- RECORDS TO USE -
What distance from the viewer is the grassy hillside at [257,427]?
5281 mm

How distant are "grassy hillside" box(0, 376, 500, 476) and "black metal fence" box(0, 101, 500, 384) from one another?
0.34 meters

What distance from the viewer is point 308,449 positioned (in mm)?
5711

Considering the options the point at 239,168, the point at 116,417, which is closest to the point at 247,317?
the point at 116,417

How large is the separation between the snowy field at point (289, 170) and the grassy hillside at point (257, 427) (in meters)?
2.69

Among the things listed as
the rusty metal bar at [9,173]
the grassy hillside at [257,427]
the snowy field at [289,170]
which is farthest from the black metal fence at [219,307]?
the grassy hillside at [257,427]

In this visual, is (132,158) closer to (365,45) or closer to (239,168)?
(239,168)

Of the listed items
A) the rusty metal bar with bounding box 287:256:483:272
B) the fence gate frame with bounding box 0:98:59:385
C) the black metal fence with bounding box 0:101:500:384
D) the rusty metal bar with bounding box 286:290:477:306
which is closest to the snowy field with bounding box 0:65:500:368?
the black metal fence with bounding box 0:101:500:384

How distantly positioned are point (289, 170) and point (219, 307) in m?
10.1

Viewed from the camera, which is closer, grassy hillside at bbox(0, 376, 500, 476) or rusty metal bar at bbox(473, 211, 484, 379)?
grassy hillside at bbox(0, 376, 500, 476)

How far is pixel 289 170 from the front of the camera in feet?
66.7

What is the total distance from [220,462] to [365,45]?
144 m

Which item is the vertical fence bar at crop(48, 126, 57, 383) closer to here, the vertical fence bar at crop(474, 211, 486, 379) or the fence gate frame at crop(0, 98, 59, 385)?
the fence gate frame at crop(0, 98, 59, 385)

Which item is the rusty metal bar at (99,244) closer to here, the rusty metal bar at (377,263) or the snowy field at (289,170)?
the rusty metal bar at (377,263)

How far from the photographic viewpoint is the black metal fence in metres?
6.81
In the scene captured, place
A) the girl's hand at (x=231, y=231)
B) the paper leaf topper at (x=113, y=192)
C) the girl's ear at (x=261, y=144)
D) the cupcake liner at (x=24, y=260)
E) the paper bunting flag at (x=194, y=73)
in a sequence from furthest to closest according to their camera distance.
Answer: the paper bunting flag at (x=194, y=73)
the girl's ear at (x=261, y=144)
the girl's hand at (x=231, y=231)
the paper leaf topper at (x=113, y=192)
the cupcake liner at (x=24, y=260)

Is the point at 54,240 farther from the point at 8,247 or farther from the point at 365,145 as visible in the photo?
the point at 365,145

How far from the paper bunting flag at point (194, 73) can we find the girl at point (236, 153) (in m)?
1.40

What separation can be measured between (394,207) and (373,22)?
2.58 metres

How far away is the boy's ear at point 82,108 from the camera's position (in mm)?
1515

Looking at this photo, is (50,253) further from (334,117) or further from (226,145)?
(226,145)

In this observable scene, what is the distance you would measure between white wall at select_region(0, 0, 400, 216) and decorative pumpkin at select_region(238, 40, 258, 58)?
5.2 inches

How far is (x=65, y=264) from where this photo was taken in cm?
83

- WHAT THE TASK REQUIRES -
Format the records beginning with the line that contains "In this observable" and continuing through the end of the records as a two-column CSV with the headers text and answer. Give one row per record, enclose each field in quotation marks, and replace line breaks with spaces.

- OUTPUT FOR THIS EXERCISE -
text,answer
"In this observable scene, what is the distance you would measure between white wall at select_region(0, 0, 400, 216) and decorative pumpkin at select_region(238, 40, 258, 58)?","5.2 inches"
"How far is (x=65, y=264) from where this photo was taken in cm?","83"